I drop to my knees beside Chev’s shoulder. I wonder how he would feel if he knew how I was suffering under the burden of leadership. Would he sympathize with me, pity me? Or would he feel I’d gotten what I deserved for undermining his authority and taking Lees away?

I look at his face and I remind myself that he came here to bring us back. I remind myself that he loved me, and I feel the sympathy he would give me if he were here.

It doesn’t take long before we are ready to climb down to the boats. Before we do, I tell them all I have an idea I hope will help us avoid the Tama. “Rather than rowing directly east and then turning south when we come to shore,” I say, “I propose we row south for a distance before we cut in toward the coast. It will be riskier—without a view of the shoreline, the chance of disorientation is greater—”

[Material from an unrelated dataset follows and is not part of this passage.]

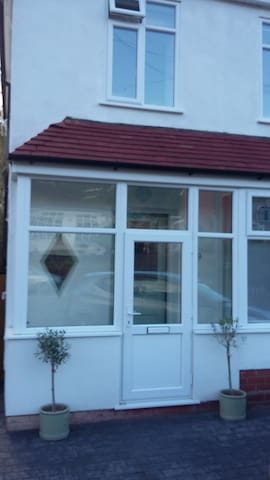 Bright and modern room in Womboure Village - Wolverhampton - Casa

“But it will help us avoid the eyes of the Tama,” Kol says.

I’m relieved when everyone agrees.

Morsk and Pek work together to carry Chev’s body down the cliff, then Anki’s. Noni has gotten enough strength back that she is able to climb down without help. Kol follows her, with Seeri right behind him carrying Black Dog. Then Lees starts down the cliff—Thern ahead of her and Pada behind.

I’m last to descend the rock face. It’s slow going, but I’m in no hurry. This day we will return the body of Anki to the Bosha and tell them of Dora’s death. Thern and Pada will admit to their clan what they did to help Dora and Anki seek revenge. What will the Bosha do? Will they react with shock and shame? Will they punish Thern and Pada? Or is Kol right not to trust them at all? Could it be that all the Bosha elders have been on the side of Dora and Anki all along?

I could go back on the promise Chev made. I could say that as High Elder, I refuse to allow the Bosha to rejoin our clan.

And Kol would have made his first decision on behalf of my clan. I would have allowed someone outside the clan to decide the best course of action for the Olen.

What’s so bad about that? What’s so bad about letting Kol influence the Olen’s relationship with the Bosha? Doesn’t he have the best interests of the Olen at heart?

I remember when I pushed out with Lees, Kol agreed to speak with Chev on my behalf. He said he was happy to speak for me. I’m your betrothed. Our interests are one now. Our actions are one. Isn’t that what he had said? So why can’t that extend to decisions for the clan?

I talk to myself about all these things, telling myself it’s my choice to make. But I know it’s not.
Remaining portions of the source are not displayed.